Direction:
Please render all of these records as a JSON list of strings, with one string per line and the blank lines left out.
:::
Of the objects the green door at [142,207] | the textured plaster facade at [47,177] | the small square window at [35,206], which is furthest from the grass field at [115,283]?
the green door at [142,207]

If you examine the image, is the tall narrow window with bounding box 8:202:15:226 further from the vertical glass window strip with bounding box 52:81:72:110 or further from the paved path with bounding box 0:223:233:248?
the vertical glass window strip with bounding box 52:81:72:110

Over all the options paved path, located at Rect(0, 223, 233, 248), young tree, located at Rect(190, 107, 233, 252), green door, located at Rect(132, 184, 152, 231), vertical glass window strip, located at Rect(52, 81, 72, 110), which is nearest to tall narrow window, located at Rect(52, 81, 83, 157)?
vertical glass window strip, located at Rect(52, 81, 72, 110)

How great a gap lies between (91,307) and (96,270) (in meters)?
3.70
:::
Answer:
[
  "Of the objects the green door at [142,207] | the textured plaster facade at [47,177] | the small square window at [35,206], which is furthest from the grass field at [115,283]?",
  "the green door at [142,207]",
  "If you examine the image, is the tall narrow window with bounding box 8:202:15:226 further from the vertical glass window strip with bounding box 52:81:72:110 or further from the paved path with bounding box 0:223:233:248?",
  "the vertical glass window strip with bounding box 52:81:72:110",
  "Over all the options paved path, located at Rect(0, 223, 233, 248), young tree, located at Rect(190, 107, 233, 252), green door, located at Rect(132, 184, 152, 231), vertical glass window strip, located at Rect(52, 81, 72, 110), which is nearest to tall narrow window, located at Rect(52, 81, 83, 157)?",
  "vertical glass window strip, located at Rect(52, 81, 72, 110)",
  "How great a gap lies between (91,307) and (96,270) (in meters)?",
  "3.70"
]